— Отлично! Еще и кетчупом меня! Ты там тоже будешь бубнить мне на ухо, как старый пердун? — огрызнулась смертная, отмахивась от меня, как от назойливой мухи.
— Нога моя не ступит в Тартар! — оповестил ее я.
— Давай в Тартар! Сейчас, только с Сенькой поговорю! Бедная моя, — голос Катерины стал таким грустным, но подниматься я не торопился. Нарочито медленно, величественно, я шел по ступеням, глядя на смертную, которая уже стояла возле дверей.

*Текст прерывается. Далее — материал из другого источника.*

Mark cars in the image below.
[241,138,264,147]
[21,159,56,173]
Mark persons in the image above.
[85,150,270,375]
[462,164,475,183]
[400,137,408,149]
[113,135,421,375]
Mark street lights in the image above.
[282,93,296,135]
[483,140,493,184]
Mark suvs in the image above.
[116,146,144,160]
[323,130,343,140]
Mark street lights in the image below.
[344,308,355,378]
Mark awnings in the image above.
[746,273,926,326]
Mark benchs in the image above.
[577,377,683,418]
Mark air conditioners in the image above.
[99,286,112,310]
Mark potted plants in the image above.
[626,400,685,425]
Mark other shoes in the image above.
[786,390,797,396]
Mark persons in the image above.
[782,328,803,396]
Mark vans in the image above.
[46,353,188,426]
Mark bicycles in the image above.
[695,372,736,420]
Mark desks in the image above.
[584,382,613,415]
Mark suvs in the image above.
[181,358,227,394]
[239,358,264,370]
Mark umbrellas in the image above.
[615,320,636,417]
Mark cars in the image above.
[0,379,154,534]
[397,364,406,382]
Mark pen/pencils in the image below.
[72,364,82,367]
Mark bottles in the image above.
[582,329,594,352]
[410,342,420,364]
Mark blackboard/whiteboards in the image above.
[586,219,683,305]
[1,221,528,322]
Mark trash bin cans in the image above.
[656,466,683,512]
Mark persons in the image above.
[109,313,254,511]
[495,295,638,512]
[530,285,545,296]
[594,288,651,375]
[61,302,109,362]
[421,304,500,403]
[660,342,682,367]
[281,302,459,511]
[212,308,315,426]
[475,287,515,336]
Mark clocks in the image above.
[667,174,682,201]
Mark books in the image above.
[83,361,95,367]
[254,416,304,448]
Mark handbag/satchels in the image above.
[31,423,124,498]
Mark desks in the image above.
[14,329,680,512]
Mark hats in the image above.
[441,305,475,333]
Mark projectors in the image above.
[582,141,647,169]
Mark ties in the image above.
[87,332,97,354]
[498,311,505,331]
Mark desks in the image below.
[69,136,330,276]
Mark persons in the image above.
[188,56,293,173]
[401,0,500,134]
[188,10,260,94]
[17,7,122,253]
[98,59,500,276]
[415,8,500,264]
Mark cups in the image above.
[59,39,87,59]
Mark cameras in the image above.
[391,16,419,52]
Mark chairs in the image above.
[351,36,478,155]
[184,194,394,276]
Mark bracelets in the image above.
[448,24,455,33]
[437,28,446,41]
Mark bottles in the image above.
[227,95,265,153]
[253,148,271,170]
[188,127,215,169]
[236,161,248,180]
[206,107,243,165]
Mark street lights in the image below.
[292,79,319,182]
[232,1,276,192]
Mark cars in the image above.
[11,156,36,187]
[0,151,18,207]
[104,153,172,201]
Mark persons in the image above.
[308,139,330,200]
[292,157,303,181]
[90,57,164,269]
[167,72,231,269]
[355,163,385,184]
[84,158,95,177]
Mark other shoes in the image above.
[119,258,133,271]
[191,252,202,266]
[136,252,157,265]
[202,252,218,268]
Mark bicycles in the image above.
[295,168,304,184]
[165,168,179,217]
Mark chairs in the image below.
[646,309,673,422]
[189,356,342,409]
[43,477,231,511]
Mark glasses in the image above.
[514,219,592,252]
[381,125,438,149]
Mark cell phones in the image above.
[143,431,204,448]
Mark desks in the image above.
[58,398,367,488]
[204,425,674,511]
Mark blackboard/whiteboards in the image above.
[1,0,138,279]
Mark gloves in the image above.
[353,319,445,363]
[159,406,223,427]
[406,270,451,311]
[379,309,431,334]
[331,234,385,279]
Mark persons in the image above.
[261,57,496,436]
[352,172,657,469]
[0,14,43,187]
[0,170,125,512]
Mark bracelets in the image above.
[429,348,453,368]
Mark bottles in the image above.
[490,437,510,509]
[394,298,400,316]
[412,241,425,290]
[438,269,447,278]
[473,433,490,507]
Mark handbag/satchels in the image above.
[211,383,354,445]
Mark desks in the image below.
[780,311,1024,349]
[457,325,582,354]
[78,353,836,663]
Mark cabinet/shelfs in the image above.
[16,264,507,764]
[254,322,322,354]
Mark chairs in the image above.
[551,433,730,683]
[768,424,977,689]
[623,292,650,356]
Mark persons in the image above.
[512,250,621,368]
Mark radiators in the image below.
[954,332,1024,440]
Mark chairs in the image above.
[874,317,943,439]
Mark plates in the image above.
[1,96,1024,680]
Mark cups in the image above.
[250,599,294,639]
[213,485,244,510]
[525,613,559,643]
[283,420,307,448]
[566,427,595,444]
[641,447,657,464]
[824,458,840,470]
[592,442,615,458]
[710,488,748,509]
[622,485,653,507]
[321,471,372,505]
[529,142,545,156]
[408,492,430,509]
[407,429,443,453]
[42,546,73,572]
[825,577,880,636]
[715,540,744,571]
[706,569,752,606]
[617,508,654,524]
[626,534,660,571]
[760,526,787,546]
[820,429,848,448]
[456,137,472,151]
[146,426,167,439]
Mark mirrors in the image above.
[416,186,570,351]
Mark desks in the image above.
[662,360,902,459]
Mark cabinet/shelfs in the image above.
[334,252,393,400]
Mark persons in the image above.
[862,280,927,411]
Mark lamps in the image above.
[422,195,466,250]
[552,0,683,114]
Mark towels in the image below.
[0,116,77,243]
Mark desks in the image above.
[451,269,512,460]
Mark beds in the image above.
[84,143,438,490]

— Гадик! Шевели батонами! Хватит выделываться! — закатила глаза Катерина. — Резче, резче ножками!
Она что? Мое проклятье? Какой я ей “Гадик”? Я — Гадес! Га-дес! Я — бог!
— Ты как разговариваешь с богом? — не выдержал я, останавливаясь на предпоследней ступени.
— Если я буду тебе молиться, то ты будешь шевелить своей божественной попой? — засопела смертная. “Она сделала тебе комплимент! Наконец-то, кто оценил твою попу! Ты же хотел, чтобы она, как и все смертные целовали ее? Так вот, первый шаг сделан!”,- послышался насмешливый голос Танатоса. Отлично! Кто еще не в курсе? Тут все в курсе моей личной жизни!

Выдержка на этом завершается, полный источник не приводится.